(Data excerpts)
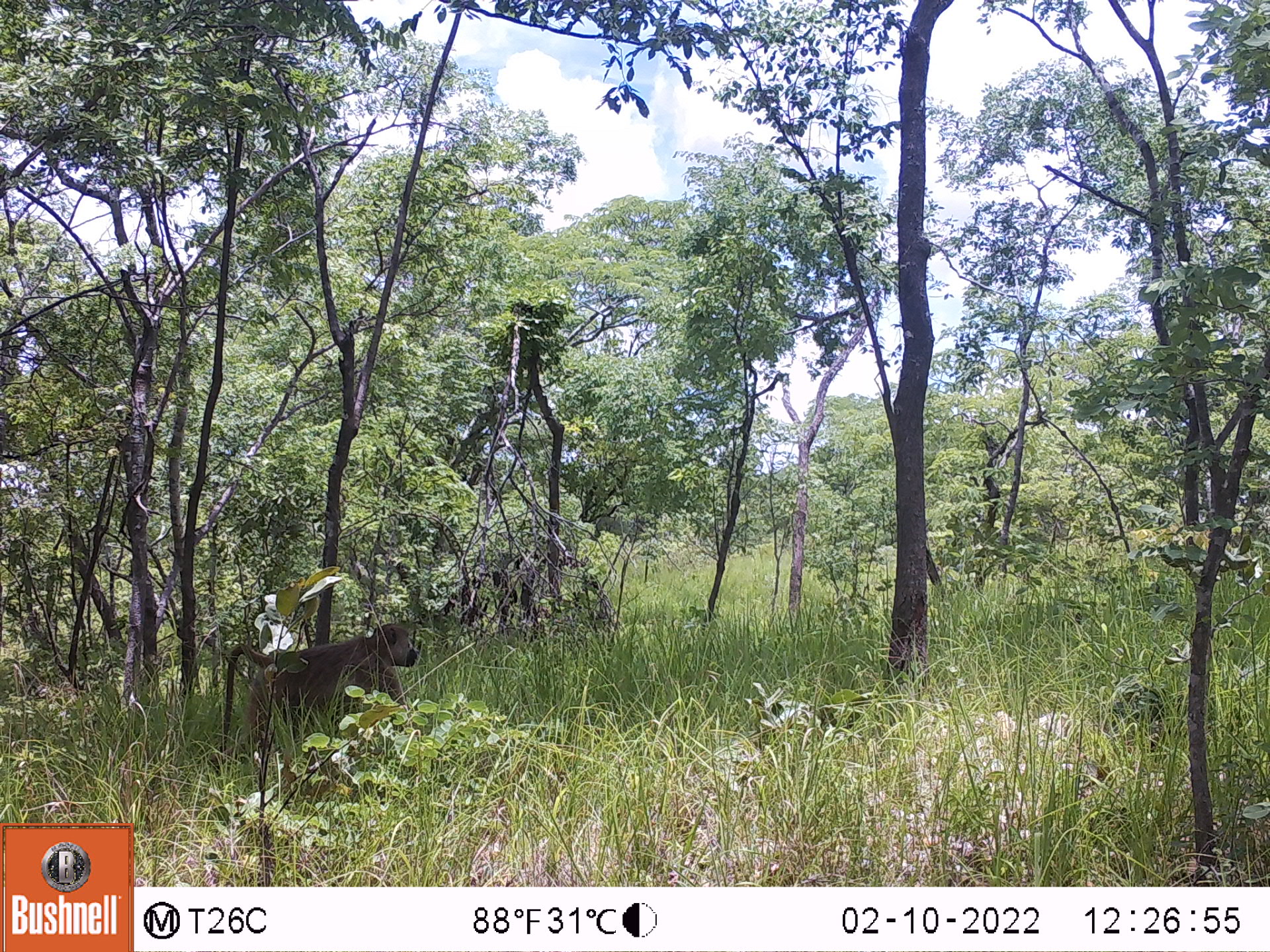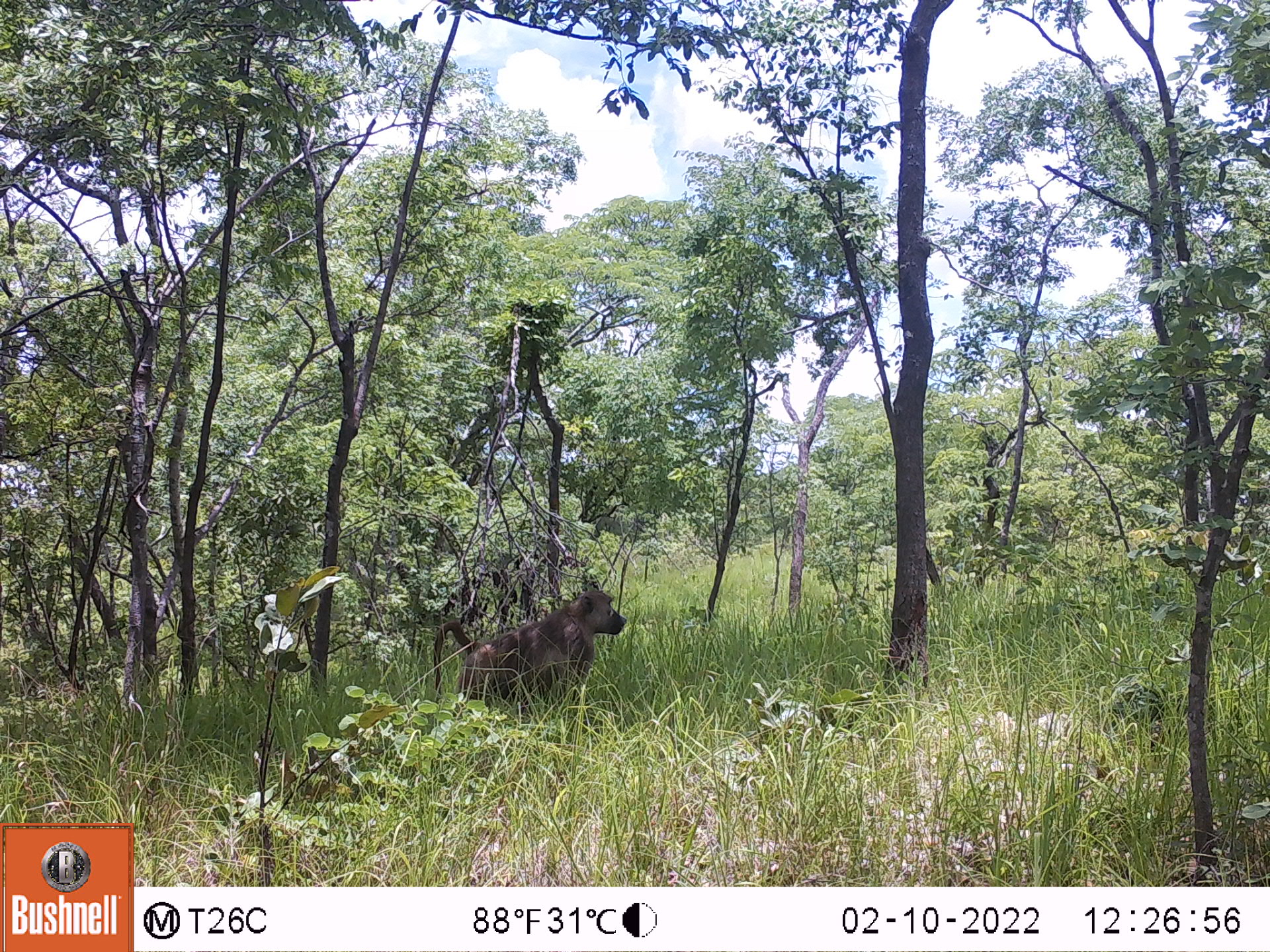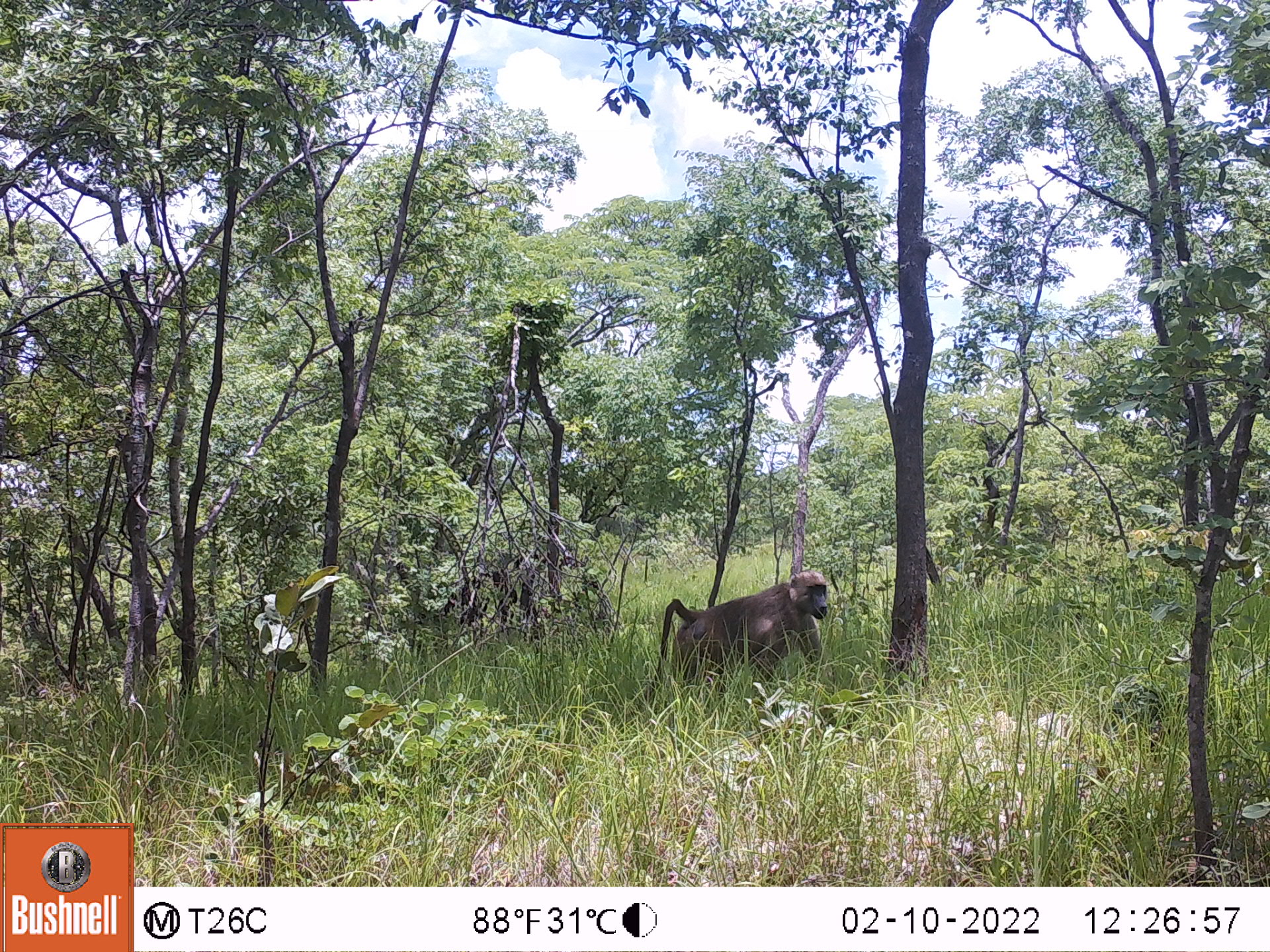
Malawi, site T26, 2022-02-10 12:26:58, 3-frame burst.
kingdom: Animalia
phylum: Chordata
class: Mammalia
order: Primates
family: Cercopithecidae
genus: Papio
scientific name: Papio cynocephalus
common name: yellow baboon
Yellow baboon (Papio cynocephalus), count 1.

# HOW TO COMPLETE THIS TASK:
Leave out every picture and copy the rest of the records exactly.

# EXERCISE ANSWER:
Malawi, site T26, 2022-02-10 12:26:58, 3-frame burst.
kingdom: Animalia
phylum: Chordata
class: Mammalia
order: Primates
family: Cercopithecidae
genus: Papio
scientific name: Papio cynocephalus
common name: yellow baboon
Yellow baboon (Papio cynocephalus), count 1.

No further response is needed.